The FPKI Policy Authority (FPKIPA) maintains two certificate policies (Common Policy Framework, and Federal Bridge). All cross-certified CA certificate policies are mapped to the Federal Bridge certificate policy.

Common Policy Framework

The application of NIST Special Publication (SP) 800-53 security controls is required to operate a Certification Authority that is used in the FPKI and contains federal data. Review the controls overlay document below to understand the requirements and details of each applicable control.

Federal Bridge

The documents below contain the certificate and CRL extensions profiles for the X.509 Certificate Policy for the FBCA:

Common Policy Framework and Federal Bridge Archive

Three years of certificate policies and profiles are maintained on idmanagement.gov. For older versions, please contact icam@gsa.gov.

FPKI Key Recovery Policy

The FPKI Key Recovery Policy (KRP) supplements the FPKI Certificate Policies and describes the procedural and technical security controls needed to operate a Key Recovery System (KRS) securely, in accordance with FPKIPA requirements.

Certification Authorities

The FPKI Management Authority (FPKIMA) operates the primary Certification Authorities (CAs) that serve as the common root CA and the bridge CA for the federal government:

  • The U.S. Federal Common Policy Certification Authority system operates as the Root CA for the federal government’s PKI services and is audited to the X.509 Certificate Policy for the U.S. Federal PKI Common Policy Framework
  • The Federal Bridge Certification Authority operates as a PKI bridge that enables interoperability between PKIs participating in the FPKI and is audited to the X.509 Certificate Policy for the Federal Bridge Certification Authority (FBCA).

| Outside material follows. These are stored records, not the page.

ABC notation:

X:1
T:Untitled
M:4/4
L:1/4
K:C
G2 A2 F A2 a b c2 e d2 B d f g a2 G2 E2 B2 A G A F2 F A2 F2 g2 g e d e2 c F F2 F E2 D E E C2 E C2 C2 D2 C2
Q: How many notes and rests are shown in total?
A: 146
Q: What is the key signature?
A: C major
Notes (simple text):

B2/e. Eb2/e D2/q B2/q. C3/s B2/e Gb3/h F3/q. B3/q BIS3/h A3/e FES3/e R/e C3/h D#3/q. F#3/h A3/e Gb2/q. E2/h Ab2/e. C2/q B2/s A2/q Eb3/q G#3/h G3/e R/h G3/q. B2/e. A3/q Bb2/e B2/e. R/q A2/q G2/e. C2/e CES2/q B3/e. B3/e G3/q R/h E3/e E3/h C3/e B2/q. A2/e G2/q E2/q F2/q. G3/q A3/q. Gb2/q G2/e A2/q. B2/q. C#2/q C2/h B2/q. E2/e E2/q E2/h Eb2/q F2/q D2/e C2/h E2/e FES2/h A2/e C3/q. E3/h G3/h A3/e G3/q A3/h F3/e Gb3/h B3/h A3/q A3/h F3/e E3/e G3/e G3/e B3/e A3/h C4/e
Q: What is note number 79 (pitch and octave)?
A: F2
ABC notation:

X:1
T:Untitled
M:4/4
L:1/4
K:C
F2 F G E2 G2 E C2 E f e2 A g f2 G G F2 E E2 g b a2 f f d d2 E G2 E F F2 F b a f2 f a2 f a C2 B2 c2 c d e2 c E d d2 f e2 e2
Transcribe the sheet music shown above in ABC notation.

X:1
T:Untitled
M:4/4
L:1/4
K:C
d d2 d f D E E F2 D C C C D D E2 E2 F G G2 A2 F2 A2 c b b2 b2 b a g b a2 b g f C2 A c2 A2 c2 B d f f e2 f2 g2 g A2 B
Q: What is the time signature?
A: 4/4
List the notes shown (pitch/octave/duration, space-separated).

PIV-Interoperable Information

The federal government uses PIV and CAC credentials to identify employees and contractors affiliated with agencies.  All PIV and CAC credentials are issued with the same processes and technology to provide a common baseline for authenticating to government networks, accessing government facilities, and authenticating to cross-government applications.  These credentials conform to both the NIST Standards and the FPKI Certificate Policies.  PIV and CAC credentials assert minimum suitability assurance (investigations). PIV-Interoperable credentials were defined by the federal government to be issued to affiliates that are not employees and contractors but who may require access to limited government systems.  PIV-Interoperable credentials do not assert any suitability assurance.

Organizational Information

Three offices within General Services Administration maintain and govern Certificate Policies:

  • The Federal Acquisition Service leads the FPKI Management Authority (FPKIMA), which is responsible for operating the Federal Bridge and Federal Root Certificate Authorities.
  • The Office of Government-wide Policy co-chairs the FPKI Policy Authority (FPKIPA) and manages the governance and oversight of the certificate policies, federal shared service providers, and compliance audit reviews.
  • The Office of the Chief Information Officer (OCIO) is responsible for security authorizations and continuous monitoring for the commercially operated pki shared service providers.